Compliance · Saudi Arabia

Meet NCA ECC, CCC and CSCC requirements on Cloudgenics images in-Kingdom.

The Saudi National Cybersecurity Authority (NCA) publishes the Essential Cybersecurity Controls (ECC), Critical Systems Cybersecurity Controls (CSCC) and Cloud Cybersecurity Controls (CCC) — a tiered national framework mandatory for government and critical infrastructure entities in the Kingdom.

About the framework

What is Saudi NCA Essential Cybersecurity Controls?

The NCA framework is enforced across Saudi government entities, critical sector operators and cloud service providers. The CCC targets cloud-hosted workloads with tiered controls. PDPL data residency adds further constraints.

Who it applies to

Saudi government ministries, critical national infrastructure operators (finance, energy, water, telecom, transport), and any cloud-hosted system classified Critical or above.
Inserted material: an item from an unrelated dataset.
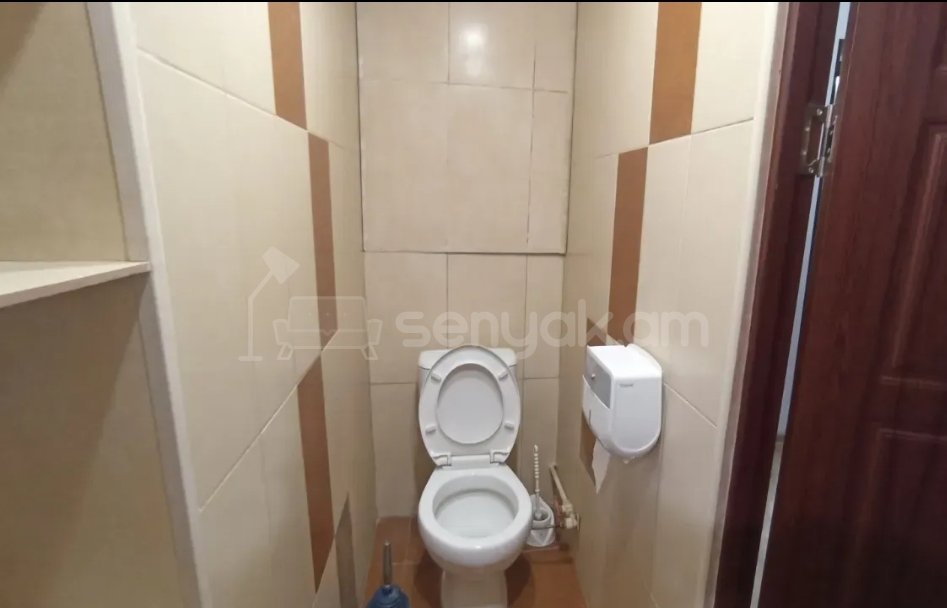 3 Սենյականոց Բնակարան, 77քմ, 5/13 հարկ, Կապիտալ Վերանորոգված, Կահավորված, Արևկող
Deployments into Google Cloud Dammam, Oracle Cloud Jeddah, AWS Bahrain and Alibaba Cloud Riyadh satisfy residency.

Cloudgenics mapping

How we satisfy Saudi NCA Essential Cybersecurity Controls

In-Kingdom image staging for Google Cloud Dammam and Oracle Cloud Jeddah
ECC, CSCC and CCC control catalogues mapped to image controls
PDPL-aligned data handling and cross-border transfer guardrails
SOC integration into NCA Haseen reporting workflows where required
Sovereign key custody options inside customer-controlled HSMs

Evidence model

What auditors get on day one.

Mapped control catalogue

Every Saudi NCA Essential Cybersecurity Controls requirement mapped to the Cloudgenics technical controls that satisfy it, with traceability.

Continuous evidence feed

Telemetry, configuration scans and audit logs streaming into a tamper-evident evidence store with retention aligned to the framework.

Walkthrough kit

Standardised auditor walkthrough materials — diagrams, run-books and policy templates — that fast-track the assessment.